Courtesy John McCarten/NYC Council
Speaker Corey Johnson reveals his plan for a municipal takeover of the transit system during a speech at LaGuardia Community College.

In his first State of the City address, City Council Speaker Corey Johnson called for the city to take municipal control of of the mass transit system away from the state in front of a packed house at the Mainstage Theater at LaGuardia Community College.

Johnson also released a 104-page report titled “Let’s Go: A Case for Municipal Control and a Comprehensive Transit Vision for the Five Boroughs,” saying the failed transit system is threatening the future of the city.

“Transit is the lifeblood on New York City and it is in crisis,” Johnson said. “We know what happens when we don’t invest in the system. It’s called the 1970s, but hey, the music was great.”

In the shadows on the beleaguered No. 7 subway line in Long Island City, Johnson said the city’s economy depends on sound transit.

“Whether you’re well off or you’re struggling, whether you work on Wall Street or on Mains Street in Flushing, you have to get around,” Johnson said. “And our economy lives and dies on how we move people around.”

He described how in the early 20th century, Woodside, Corona and Jackson Heights was rural farmland with dirt roads and when the 7 train came it changed the borough forever.

“In 30 years, the population of Queens grew by a million people,” Johnson said. “Everywhere the subways went, people followed. Businesses thrived because we had millions of workers at the ready, courtesy of a mass transit system that ran 24 hours a day, seven days a week. Our subways were the envy of the world. Back then.”

He then went on to explain how state control of the MTA and its lack of investment have got us to today where subway ridership has dropped by 5 percent from 2015 to 2018 and the decline of those using bus lines is off 15 percent from 2012 to 2018.

“This is a ticking time bomb, If we can’t move people around, New York City can’t function,” Johnson warned. “We must have municipal control of our mass transit system. I’m deadly serious about this.”

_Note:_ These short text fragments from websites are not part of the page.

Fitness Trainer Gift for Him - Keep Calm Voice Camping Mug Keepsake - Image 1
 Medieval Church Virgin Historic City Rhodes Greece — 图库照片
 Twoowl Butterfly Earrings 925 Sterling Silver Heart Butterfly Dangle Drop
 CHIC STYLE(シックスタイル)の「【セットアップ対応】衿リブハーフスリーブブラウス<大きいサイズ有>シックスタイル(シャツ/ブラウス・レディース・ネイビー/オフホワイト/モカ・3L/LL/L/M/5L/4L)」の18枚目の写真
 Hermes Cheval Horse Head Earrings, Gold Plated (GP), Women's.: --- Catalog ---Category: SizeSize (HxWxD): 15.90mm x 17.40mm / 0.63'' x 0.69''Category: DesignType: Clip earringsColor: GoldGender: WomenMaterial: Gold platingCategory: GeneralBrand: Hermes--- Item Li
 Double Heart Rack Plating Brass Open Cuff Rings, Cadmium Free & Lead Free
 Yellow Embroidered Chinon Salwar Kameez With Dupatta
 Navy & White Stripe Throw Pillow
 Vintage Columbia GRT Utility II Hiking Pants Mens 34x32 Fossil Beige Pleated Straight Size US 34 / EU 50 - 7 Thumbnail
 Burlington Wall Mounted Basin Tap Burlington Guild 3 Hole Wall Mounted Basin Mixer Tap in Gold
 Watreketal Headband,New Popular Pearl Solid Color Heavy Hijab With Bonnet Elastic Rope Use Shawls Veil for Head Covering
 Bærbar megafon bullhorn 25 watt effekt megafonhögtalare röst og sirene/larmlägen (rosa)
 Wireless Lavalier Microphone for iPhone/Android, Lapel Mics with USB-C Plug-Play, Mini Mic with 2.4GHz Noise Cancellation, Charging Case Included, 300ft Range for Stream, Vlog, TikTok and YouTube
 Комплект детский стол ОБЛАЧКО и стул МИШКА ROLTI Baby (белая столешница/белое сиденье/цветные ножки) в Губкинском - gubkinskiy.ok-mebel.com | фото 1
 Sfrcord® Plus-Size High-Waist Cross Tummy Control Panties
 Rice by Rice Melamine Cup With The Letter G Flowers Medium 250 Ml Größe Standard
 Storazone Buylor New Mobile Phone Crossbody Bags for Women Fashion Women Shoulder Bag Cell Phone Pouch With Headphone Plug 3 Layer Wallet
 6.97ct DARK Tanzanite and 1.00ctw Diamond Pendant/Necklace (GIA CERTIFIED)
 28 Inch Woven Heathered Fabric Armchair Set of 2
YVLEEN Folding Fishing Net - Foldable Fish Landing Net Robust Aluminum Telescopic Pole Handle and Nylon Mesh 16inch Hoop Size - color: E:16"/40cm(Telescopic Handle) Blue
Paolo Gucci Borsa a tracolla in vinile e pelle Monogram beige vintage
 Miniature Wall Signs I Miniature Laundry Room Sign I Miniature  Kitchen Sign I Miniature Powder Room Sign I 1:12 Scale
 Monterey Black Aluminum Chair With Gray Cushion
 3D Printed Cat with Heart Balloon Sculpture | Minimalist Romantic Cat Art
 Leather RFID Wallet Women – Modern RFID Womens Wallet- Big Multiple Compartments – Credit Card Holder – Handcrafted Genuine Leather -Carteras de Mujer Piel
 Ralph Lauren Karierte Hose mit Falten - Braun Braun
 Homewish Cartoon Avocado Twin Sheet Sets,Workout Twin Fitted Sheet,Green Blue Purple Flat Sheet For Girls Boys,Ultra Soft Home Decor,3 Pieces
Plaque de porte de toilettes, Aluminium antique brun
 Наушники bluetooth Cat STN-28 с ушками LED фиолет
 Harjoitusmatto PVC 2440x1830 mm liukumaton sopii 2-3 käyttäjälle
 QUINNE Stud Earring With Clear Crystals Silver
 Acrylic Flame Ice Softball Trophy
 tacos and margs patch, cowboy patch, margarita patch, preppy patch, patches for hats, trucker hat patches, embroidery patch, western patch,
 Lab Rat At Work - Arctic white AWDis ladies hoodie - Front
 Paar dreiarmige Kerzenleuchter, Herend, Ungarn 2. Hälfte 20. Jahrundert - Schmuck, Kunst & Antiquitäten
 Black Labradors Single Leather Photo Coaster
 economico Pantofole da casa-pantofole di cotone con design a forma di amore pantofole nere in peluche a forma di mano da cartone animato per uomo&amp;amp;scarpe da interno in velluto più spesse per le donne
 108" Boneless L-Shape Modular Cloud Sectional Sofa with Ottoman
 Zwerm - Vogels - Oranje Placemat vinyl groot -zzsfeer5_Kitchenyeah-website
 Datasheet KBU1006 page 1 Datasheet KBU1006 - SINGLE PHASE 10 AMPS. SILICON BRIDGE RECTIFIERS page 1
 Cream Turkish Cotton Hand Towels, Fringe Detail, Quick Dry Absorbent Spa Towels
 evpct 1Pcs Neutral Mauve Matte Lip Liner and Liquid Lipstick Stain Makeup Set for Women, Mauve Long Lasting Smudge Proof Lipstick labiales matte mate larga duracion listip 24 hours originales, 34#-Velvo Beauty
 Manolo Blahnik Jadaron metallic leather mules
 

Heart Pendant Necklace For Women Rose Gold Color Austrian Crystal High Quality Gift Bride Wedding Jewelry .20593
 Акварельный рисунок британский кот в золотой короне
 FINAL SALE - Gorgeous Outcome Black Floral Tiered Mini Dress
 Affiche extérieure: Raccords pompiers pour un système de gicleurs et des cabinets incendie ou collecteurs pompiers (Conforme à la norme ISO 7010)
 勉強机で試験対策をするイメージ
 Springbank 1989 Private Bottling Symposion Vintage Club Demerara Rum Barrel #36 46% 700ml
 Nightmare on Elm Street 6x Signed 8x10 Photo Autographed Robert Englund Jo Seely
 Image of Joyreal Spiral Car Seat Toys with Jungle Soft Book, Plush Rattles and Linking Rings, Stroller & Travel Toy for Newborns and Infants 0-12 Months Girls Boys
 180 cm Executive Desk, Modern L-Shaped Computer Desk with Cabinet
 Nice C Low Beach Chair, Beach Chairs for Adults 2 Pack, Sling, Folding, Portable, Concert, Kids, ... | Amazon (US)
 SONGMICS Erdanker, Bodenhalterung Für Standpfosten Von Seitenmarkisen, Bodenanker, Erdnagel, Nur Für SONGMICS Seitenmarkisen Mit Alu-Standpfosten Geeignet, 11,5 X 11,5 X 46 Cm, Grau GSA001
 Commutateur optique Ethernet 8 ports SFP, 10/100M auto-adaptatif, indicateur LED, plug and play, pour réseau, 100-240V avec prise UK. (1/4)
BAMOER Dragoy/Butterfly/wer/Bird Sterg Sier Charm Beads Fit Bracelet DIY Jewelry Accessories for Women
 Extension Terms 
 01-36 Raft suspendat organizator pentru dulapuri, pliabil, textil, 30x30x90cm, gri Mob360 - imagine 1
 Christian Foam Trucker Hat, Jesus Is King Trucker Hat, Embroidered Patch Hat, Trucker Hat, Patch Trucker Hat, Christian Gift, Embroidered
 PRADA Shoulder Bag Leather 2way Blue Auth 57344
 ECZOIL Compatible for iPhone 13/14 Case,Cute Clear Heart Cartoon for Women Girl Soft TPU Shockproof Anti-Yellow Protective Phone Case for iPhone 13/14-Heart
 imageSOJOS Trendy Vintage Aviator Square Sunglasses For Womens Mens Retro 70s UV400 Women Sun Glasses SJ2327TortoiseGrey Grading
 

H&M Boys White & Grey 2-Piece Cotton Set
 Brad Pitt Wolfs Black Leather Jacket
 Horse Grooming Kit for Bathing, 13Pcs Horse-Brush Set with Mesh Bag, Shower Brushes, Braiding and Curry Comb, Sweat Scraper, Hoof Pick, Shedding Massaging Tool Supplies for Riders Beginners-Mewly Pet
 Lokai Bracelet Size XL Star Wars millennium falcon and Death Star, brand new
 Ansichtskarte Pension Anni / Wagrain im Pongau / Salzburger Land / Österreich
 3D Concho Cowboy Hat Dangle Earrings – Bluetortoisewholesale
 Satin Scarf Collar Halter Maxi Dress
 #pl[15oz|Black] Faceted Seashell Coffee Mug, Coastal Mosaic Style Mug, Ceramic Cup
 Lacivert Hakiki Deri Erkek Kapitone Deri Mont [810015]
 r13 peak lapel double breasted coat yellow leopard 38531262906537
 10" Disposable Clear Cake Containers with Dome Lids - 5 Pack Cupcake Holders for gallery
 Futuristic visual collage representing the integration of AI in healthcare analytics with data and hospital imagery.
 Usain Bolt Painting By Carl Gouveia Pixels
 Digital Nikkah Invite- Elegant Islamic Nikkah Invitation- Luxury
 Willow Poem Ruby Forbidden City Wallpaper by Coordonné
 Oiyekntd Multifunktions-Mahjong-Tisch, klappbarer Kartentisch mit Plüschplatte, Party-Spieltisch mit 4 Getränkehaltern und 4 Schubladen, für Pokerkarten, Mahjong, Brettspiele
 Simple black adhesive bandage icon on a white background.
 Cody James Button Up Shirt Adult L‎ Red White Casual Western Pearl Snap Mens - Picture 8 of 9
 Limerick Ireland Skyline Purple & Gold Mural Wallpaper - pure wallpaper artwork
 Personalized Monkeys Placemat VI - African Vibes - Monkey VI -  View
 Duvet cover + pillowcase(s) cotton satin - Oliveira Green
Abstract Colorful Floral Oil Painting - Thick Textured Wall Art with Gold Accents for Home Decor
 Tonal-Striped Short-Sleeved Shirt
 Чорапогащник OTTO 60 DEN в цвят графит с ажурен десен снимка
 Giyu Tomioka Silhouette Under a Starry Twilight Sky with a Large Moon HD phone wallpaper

He said if Albany doesn’t pass congestion pricing this session, the City Council would. Johnson, who is mulling a run for mayor in 2021, added that he believes the structure of the MTA is deeply flawed.

“Right now, it’s a Frankenstein monster of transit subsidiaries with a 3,000-person headquarters layered on top,” Johnson said. “Bringing the subway’s capital budget into the New York City budget process means there would be real scrutiny and accountability. Instead of raising fares we could be thinking about freezing fares, lowering fares, and maybe even a system without fares.”

He added that a comprehensive transit vision requires more than just fixing the MTA but sidewalks, ferries, taxis, for-hire vehicles and pedestrian plazas are all tools for mobility. Johnson said he would introduce legislation that would require a Master Plan for the city’s streets every five years. He also called for the end of the car culture.

“We have been living in Robert Moses’ New York for almost a century, and it’s time to move on,” Johnson said. “Take the Brooklyn Queens Expressway, one of his biggest legacy projects. Its construction ripped Brooklyn apart and destroyed working-class neighborhoods and now they’re talking about spending $4 billion to rebuild a mile and a half of highway. That’s almost two Mars rovers! No one’s even talking about other options. That is a failure of imagination.”

Johnson urged city residents to read the report on the City Council’s website and he finished his speech by telling the audience if they thought solving the transit crisis is too hard, than look around when they left Long Island City.

“Take a look at Queens. Look at Brooklyn,” Johnson said. “The subways built that. We built the greatest subway system in the world. We can do this New York! Let’s do it!’